Summary
The FCC is engaged in a number of rulemakings to guide the transition from analog TV, which we have now, to digital television. One of those rules is the “plug and play” rule, which allows for direct connection from a cable service into a TV set without the need for a special set-top box for most programming services. Among the issues in the proceeding are digital cable system transmission standards, how TV sets must be labeled so that consumers know what the capability of the sets is, and rules for protecting digital content.
Analysis
Analysis of issue: One of the key issues in this proceeding is the extent to which content companies and content-delivery services can leverage the Commission’s goals of promoting digital television, cable compatibility, and competition in the navigation-device market into sweeping regulations whose principal effect is not to serve these goals, or even to prevent piracy of digital television. Instead, the real purpose of these proposals is to restore to content companies, to the extent possible, the degree of control over video they exercised prior to the invention of the videocassette recorder.
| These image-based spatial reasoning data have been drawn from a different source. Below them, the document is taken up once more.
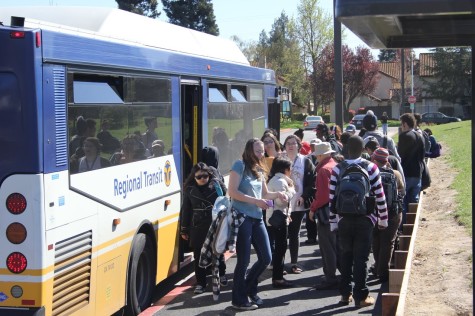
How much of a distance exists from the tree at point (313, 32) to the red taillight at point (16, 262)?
75741mm

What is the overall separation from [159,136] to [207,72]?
239cm

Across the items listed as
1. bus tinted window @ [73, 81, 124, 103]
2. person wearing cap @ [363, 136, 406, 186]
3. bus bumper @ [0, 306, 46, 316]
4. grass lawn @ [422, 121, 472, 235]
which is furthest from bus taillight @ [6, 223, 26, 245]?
grass lawn @ [422, 121, 472, 235]

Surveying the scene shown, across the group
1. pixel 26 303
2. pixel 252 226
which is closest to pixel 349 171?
pixel 252 226

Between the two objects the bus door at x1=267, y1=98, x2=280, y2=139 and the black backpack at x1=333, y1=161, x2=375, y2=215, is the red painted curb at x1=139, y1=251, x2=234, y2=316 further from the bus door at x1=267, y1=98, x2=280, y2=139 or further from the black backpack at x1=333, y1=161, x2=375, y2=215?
the bus door at x1=267, y1=98, x2=280, y2=139

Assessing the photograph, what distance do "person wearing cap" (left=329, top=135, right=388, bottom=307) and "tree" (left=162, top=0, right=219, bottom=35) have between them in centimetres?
5841

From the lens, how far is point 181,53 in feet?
31.3

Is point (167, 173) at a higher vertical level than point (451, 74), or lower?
lower

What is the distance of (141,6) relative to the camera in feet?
206

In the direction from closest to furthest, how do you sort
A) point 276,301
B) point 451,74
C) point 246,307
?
point 246,307, point 276,301, point 451,74

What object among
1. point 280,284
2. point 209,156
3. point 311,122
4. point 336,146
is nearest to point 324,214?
point 280,284

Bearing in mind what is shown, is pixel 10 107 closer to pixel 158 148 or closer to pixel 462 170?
pixel 158 148

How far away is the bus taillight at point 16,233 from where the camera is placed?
5598 millimetres

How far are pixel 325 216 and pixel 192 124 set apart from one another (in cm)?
233

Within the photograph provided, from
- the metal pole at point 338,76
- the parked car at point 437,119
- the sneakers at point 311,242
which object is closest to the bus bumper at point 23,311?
the sneakers at point 311,242
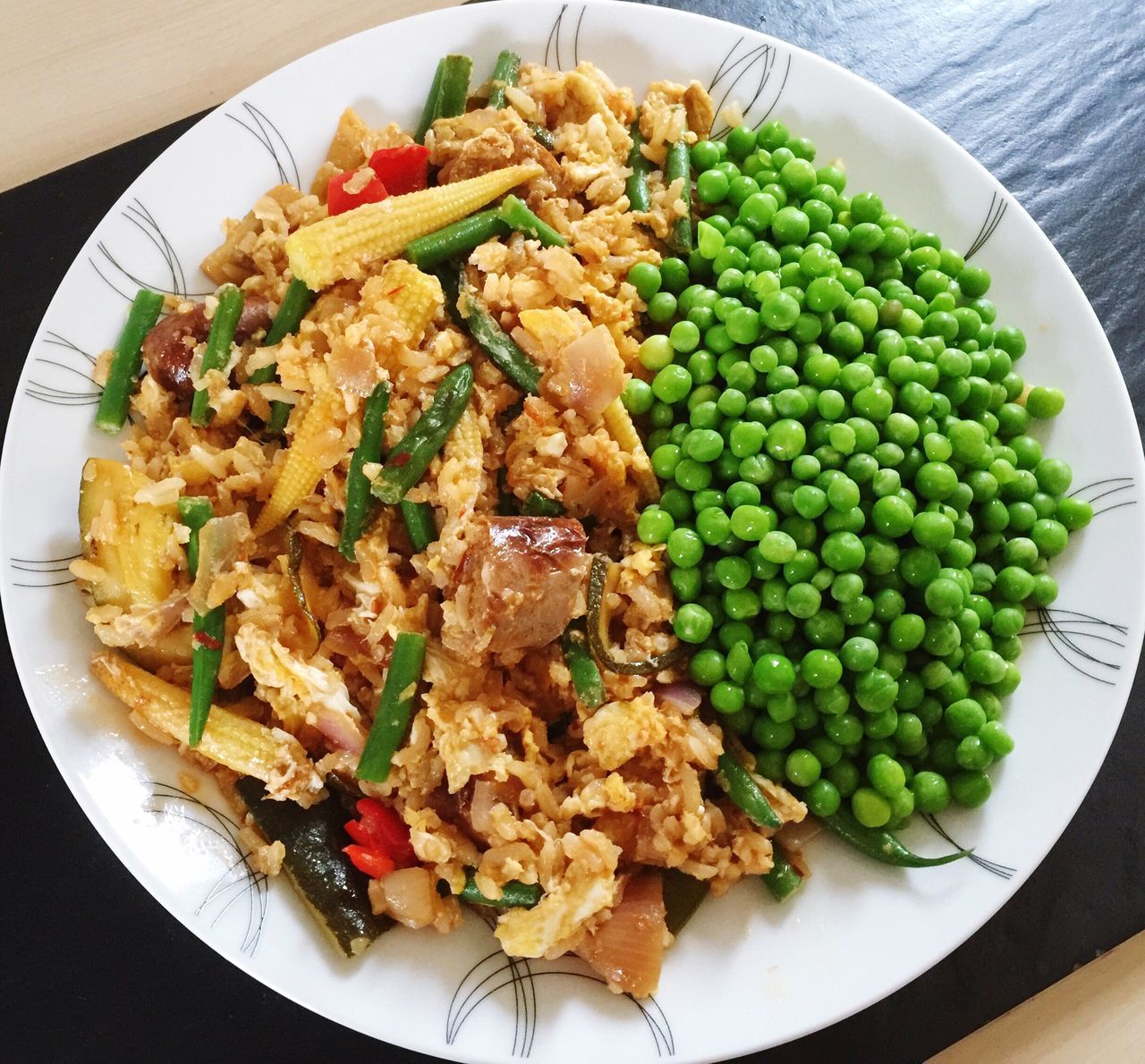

If the Commission yields to these urgings, there will never be any “end game”; the Commission will have essentially taken over the process by which the information-technology and consumer-electronics sectors’ devise copy-protection technologies for the digital and analog worlds, and will have usurped these industries’ prerogative to experiment with new copy-protection technologies and business models in the marketplace. If the Commission continues to grant these entreaties, it will effectively have set itself up as the gatekeeper over transmission of content over all connection technologies, digital or analog.